Exercise A:
In the book journal entries, at what meeting was the book recommended to ResQgeek?
Exercise B:
Carry on the journal entries about the survival-psychology book from the point where they stop.

Text shown:
━━━━━━━━

Journal Entry 1 by wingFiregirlwing from Tucson, Arizona USA on Monday, June 24, 2019
This has been on my wishlist for some time, so of course I had to grab it when I saw it at The Book Thing.

Journal Entry 2 by wingResQgeekwing at Alexandria, Virginia USA on Monday, February 17, 2020
Even though I don't need to add any more books to my TBR mountain range, but this was recommended to me at today's BC-in-DC meeting, so it came home with me.

Journal Entry 3 by wingResQgeekwing at Alexandria, Virginia USA on Thursday, September 30, 2021
This is a fascinating examination of how our brains work in survival situations. The first half of the book explains how our subconscious brain reacts under stress, and shows how what might appear to be irrational behavior to an outside observer might actually appear to be a completely normal response to the individual experiencing it. Because our subconscious brain reacts more quickly to stimuli, and because of the powerful influence it has on our physical responses, these subconscious processes can take over and are primed to react based on our previous experiences. The problem is that survival situations are often far outside our previous experience, so that these learned responses can be inappropriate and can make the situation worse.

━━━━━━━━

Stored data:
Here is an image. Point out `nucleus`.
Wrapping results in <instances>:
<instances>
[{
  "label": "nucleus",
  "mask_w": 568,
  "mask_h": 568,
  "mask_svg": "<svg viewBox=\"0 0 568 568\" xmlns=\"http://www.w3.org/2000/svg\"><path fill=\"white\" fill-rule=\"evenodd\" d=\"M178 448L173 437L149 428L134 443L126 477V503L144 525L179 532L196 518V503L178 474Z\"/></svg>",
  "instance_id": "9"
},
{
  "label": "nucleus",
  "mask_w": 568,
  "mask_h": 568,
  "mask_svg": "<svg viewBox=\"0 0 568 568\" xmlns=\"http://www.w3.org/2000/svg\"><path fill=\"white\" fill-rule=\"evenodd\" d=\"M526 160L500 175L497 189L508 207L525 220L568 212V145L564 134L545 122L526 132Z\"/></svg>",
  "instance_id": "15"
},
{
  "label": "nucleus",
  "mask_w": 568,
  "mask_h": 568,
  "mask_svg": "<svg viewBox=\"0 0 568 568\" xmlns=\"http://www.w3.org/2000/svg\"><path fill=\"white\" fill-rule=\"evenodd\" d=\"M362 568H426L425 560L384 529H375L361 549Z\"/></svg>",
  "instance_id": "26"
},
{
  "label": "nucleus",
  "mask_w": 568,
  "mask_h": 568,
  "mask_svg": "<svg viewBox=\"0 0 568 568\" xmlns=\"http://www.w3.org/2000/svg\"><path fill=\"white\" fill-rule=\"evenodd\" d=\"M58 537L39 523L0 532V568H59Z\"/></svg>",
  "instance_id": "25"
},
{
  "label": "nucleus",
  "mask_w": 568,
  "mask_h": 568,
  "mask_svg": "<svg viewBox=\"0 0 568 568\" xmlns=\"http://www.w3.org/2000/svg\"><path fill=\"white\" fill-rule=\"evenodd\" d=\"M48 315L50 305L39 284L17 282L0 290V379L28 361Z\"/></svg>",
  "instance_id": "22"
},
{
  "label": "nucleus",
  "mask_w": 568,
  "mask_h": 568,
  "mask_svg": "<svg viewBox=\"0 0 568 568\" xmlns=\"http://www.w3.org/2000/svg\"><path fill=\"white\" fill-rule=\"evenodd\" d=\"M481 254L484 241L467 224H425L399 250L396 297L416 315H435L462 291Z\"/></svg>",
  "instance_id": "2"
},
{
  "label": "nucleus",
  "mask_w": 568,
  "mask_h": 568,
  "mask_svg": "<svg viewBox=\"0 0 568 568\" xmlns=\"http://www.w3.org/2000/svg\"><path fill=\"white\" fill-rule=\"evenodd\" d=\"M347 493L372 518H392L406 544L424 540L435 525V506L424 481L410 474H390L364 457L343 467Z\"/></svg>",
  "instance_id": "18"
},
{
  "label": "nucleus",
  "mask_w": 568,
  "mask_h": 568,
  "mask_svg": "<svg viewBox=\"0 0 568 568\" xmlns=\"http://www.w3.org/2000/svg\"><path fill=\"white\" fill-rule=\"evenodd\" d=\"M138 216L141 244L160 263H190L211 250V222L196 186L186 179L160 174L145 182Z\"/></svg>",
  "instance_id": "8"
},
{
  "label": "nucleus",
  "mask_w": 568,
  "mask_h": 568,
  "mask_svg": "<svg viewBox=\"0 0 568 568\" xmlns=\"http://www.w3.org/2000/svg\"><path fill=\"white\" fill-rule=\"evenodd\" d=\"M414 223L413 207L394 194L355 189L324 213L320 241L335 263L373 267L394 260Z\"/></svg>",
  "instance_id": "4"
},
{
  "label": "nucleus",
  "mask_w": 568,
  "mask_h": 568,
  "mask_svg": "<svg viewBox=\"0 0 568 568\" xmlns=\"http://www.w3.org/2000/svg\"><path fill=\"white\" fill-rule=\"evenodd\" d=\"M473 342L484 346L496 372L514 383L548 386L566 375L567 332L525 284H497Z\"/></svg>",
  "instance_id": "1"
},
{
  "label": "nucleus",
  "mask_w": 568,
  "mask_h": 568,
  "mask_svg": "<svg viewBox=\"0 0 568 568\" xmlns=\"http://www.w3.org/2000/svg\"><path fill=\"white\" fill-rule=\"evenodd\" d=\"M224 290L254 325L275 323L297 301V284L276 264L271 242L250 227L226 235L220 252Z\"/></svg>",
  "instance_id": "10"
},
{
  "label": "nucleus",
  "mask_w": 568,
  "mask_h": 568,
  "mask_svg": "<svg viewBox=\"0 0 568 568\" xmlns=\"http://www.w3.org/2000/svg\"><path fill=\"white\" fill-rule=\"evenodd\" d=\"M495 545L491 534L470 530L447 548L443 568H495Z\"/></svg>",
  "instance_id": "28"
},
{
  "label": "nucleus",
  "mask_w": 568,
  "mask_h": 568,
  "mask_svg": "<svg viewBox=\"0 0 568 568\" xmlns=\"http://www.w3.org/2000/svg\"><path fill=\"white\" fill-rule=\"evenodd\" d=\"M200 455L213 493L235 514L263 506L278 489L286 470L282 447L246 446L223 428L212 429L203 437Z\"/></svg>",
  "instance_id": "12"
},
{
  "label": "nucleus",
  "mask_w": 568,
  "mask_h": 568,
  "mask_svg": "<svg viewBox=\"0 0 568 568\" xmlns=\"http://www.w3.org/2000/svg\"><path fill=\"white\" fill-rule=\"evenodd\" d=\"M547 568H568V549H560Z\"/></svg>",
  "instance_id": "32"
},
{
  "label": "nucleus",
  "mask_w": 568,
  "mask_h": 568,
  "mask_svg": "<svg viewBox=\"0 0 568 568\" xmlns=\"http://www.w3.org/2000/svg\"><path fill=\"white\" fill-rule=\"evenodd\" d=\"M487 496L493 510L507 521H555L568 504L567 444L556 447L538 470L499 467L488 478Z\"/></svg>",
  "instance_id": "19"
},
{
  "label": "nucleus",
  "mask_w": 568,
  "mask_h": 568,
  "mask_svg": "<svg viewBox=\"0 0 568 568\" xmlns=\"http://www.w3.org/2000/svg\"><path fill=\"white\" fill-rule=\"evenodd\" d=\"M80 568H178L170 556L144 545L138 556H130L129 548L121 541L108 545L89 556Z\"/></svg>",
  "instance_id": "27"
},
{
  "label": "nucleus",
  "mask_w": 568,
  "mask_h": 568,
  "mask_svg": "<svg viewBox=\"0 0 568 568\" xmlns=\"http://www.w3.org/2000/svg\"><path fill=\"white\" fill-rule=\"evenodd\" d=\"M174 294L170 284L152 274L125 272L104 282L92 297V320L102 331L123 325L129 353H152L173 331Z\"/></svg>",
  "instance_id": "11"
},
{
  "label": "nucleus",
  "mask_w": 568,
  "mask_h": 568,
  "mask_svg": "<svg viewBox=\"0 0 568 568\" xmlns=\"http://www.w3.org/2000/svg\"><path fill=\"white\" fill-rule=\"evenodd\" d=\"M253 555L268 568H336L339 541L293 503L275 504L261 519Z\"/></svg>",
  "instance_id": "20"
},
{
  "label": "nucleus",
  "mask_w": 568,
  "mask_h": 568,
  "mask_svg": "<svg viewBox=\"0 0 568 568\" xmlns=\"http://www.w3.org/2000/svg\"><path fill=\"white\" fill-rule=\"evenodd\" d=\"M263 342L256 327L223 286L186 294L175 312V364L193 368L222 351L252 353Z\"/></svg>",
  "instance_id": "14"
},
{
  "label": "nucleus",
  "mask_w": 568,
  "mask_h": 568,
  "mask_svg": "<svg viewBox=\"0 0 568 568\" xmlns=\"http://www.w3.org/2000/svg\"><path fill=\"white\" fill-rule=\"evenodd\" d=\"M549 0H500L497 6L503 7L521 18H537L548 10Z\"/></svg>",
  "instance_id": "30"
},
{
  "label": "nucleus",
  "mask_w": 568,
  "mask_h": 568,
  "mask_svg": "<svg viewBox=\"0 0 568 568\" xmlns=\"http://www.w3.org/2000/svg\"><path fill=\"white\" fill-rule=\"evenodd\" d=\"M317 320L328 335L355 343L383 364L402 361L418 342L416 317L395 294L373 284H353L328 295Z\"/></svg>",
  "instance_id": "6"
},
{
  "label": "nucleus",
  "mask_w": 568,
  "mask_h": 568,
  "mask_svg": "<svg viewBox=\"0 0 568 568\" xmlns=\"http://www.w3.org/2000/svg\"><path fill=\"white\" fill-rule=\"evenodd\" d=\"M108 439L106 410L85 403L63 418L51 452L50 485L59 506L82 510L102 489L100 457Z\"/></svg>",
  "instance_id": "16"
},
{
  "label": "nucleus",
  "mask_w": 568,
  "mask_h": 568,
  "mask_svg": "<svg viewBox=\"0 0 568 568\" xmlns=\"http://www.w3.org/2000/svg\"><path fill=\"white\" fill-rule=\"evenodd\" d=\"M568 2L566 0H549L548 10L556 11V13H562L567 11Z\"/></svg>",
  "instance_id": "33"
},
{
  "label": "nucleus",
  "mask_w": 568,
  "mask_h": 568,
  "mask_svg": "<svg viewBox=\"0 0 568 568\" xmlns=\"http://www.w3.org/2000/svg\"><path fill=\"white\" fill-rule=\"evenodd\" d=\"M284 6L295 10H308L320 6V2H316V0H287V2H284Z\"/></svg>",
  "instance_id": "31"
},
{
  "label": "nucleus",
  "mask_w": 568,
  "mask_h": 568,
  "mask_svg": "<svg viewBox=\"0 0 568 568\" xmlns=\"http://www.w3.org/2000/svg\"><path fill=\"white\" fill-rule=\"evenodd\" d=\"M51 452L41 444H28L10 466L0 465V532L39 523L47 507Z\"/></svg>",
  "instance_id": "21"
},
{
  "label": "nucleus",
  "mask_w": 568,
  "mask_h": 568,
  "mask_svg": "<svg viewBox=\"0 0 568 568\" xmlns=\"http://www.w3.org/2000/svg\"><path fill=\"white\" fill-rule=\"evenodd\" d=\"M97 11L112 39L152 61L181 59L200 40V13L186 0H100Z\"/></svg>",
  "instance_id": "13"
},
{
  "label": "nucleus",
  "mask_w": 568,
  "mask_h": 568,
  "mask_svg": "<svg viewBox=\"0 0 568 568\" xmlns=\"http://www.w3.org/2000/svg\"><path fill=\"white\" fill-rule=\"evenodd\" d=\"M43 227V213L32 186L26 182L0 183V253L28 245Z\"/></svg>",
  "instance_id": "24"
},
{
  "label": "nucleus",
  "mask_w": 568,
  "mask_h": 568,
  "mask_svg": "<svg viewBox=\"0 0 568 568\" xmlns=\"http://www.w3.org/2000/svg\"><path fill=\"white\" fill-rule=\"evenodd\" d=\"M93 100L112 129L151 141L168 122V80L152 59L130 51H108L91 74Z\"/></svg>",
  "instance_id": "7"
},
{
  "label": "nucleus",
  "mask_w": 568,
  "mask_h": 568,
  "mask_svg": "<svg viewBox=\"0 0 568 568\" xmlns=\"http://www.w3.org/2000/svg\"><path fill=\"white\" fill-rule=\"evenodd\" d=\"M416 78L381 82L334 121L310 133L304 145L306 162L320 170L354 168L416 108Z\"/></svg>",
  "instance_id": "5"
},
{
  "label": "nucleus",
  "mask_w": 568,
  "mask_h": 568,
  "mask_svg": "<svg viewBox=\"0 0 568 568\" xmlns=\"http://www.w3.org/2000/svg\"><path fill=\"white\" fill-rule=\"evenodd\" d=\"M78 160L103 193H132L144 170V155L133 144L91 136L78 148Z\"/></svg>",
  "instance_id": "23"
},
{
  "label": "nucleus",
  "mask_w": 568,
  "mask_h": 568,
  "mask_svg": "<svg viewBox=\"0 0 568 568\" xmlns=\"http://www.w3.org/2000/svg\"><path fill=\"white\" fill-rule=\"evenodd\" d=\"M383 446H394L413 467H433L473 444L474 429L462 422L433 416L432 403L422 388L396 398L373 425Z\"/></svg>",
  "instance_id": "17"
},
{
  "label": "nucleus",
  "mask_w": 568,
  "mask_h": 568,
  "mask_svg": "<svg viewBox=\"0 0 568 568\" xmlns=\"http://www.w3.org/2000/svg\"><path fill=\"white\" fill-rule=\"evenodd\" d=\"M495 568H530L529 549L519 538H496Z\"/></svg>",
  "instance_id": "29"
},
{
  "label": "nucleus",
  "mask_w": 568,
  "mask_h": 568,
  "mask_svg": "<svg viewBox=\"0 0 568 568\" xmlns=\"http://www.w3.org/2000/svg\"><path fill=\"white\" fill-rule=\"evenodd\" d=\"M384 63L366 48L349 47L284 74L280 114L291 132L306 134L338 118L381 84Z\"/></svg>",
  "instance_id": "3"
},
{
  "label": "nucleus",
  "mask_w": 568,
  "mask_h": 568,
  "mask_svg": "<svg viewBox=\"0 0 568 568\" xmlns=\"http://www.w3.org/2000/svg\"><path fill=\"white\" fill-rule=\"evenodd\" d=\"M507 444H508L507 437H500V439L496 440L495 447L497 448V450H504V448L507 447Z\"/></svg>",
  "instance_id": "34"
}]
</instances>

━━━━━━━━

Task response A:
The BC-in-DC meeting.

Task response B:
In the second half of the book, the author examines the response of people who have survived such extreme dangers, and describes the mental skills it takes to do so. It requires a strong will to live, coupled with a willingness to accept the reality of the situation and an understanding that you need a very delicate balance of emotional and cognitive response to manage the situation.

The descriptions of the neurological responses are mixed with real life stories of people who find themselves in life-or-death struggles, so of whom survive and others who don't. This combination makes the book very compelling and readable. I recognized myself in some of the descriptions in here, and see how the processes described here have happened to me. Luckily, my experiences weren't quite as extreme as those in this book, and I don't think that I was ever in any extreme danger, but it is illuminating to recognize what is describe here in myself, and it would serve me well to remember that my previous experiences might not be good models for my responses in the future.